Figure 2. Col9a1^-/- mice use an altered gait during unprompted trials

In gait trials where mice were freely exploring an open arena (unprompted trial), Col9a1^-/- mice had statistically significant differences in velocity, hind-limb percentage stance time, stride length, and step widths. Both male and female-Col9a1^-/- mice locomoted at slower speeds (* p<0.001) and used higher hind-limb percentage stance times (* p<0.001) than WT controls. Col9a1^-/- mice also had differences in stride geometries, using shorter stride lengths (* p<0.001), wider hind-limb step widths (* p<0.001), and narrower fore-limb step widths (^# p<0.01). Data are presented as quartile box blots of 14 male-WT, 13 male-Col9a1^-/-, 15 female-WT, and 18 female-Col9a1^-/- trials measured from 5 mice in each sex-genotype.

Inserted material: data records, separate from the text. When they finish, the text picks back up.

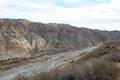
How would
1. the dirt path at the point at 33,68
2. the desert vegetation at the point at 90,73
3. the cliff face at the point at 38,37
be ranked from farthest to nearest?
the cliff face at the point at 38,37, the dirt path at the point at 33,68, the desert vegetation at the point at 90,73

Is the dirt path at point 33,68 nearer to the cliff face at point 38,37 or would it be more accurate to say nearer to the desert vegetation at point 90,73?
the desert vegetation at point 90,73

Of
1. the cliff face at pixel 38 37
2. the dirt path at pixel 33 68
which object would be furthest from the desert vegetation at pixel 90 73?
the cliff face at pixel 38 37

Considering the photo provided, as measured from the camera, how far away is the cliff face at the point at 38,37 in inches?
3582

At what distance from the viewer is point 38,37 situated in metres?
117

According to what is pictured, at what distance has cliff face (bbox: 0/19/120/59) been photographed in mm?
90975

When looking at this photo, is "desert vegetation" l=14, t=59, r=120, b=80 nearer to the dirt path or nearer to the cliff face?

Figure 3. Gait differences for Col9a1^-/- mice exist in prompted trials, but are less extensive than in unprompted trials

In prompted gait trials, mice were startled into movement by brushing their hind quarters with a swab. When prompting this movement, most gait differences between Col9a1^-/- mice and wildtype (WT) controls diminished relative to those observed in unprompted trials (See Figure 2). For velocity, male-Col9a1^-/- mice tended to locomote at slower velocities than male-WTs; however, these differences were not statistically significant. Col9a1^-/- mice did use higher hind-limb percentage stance times (* p<0.02), and mutant males used narrower fore-limb step widths than WT controls (^# p<0.001). When comparing these data with the unprompted results, differences in prompted trials were smaller in magnitude and less significant. Data are presented as quartile box blots of 11 male-WT, 9 male-Col9a1^-/-, 9 female-WT, and 10 female-Col9a1^-/- trials measured from 5 mice in each sex-genotype.

Figure 4. Representative Histology Images for the Knee Structural Scores Observed

Representative images for the range of structural changes observed for the knee are shown for Safranin O-Fast Green stained sections. Levels of degeneration increase from left to right. Higher levels of structural changes associated with degeneration were more common in Col9a1^-/- mice relative the WTs (See Table 2).